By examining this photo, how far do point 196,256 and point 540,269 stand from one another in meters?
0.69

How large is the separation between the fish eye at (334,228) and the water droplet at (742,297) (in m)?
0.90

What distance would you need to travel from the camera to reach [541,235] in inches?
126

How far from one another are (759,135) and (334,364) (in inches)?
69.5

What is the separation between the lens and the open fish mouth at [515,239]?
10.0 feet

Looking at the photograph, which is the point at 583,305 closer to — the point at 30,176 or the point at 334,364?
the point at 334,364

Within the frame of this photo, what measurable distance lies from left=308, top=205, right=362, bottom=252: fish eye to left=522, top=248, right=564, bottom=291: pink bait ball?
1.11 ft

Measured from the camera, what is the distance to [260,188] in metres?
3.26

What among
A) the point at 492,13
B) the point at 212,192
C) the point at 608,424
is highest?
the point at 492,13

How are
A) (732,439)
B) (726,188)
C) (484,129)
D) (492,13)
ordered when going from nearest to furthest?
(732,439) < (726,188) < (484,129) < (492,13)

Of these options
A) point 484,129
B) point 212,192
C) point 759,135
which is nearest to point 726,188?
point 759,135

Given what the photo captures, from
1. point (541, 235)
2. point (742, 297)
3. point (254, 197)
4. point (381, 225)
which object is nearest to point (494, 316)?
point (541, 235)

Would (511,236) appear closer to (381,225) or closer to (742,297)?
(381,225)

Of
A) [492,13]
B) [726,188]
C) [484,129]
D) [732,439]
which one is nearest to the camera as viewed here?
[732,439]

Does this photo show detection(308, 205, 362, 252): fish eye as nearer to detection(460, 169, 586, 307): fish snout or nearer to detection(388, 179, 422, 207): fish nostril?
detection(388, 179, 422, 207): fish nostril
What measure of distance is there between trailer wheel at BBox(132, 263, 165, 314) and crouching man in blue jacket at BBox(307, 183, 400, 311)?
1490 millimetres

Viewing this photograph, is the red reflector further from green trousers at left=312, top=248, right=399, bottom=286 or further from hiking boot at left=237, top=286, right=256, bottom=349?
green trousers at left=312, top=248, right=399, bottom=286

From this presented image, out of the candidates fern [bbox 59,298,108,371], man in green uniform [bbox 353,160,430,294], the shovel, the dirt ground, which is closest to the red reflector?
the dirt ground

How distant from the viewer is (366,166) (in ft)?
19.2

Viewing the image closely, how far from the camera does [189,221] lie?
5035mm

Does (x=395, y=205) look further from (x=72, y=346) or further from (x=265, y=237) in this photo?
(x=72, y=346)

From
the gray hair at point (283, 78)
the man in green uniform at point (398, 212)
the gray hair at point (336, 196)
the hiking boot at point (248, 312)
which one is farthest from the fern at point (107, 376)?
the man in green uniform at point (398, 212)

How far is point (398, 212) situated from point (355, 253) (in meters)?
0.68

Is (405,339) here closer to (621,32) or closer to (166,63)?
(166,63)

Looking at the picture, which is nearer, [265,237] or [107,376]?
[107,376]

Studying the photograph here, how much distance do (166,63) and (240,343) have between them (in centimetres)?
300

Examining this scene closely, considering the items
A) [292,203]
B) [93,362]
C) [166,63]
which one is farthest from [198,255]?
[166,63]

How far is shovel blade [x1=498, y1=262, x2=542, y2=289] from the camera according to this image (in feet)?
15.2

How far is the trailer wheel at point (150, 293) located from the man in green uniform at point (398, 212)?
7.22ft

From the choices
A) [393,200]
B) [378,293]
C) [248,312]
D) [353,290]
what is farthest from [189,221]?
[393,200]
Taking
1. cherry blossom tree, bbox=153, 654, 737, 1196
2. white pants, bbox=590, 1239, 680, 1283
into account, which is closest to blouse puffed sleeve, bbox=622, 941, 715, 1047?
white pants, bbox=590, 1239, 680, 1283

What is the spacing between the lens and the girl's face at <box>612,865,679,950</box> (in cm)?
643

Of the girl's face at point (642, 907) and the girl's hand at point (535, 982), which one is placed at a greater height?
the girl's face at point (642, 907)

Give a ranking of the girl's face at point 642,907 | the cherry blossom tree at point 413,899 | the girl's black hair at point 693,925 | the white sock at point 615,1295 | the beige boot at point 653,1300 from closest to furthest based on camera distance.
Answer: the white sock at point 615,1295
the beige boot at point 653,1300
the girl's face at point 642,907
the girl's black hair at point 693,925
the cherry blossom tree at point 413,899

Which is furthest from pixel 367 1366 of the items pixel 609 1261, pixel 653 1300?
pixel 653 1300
━━━━━━
> _Exercise task_
Pull out the lines from the one containing "Give a ranking" through the final line above, reproducing each unchanged.

> _Solution to this exercise_
Give a ranking of the girl's face at point 642,907 | the cherry blossom tree at point 413,899 | the girl's black hair at point 693,925 | the white sock at point 615,1295 | the beige boot at point 653,1300 from closest to furthest based on camera distance.
Answer: the white sock at point 615,1295
the beige boot at point 653,1300
the girl's face at point 642,907
the girl's black hair at point 693,925
the cherry blossom tree at point 413,899

Which is furthest from pixel 367 1366 of the items pixel 609 1261, pixel 653 1300?
pixel 653 1300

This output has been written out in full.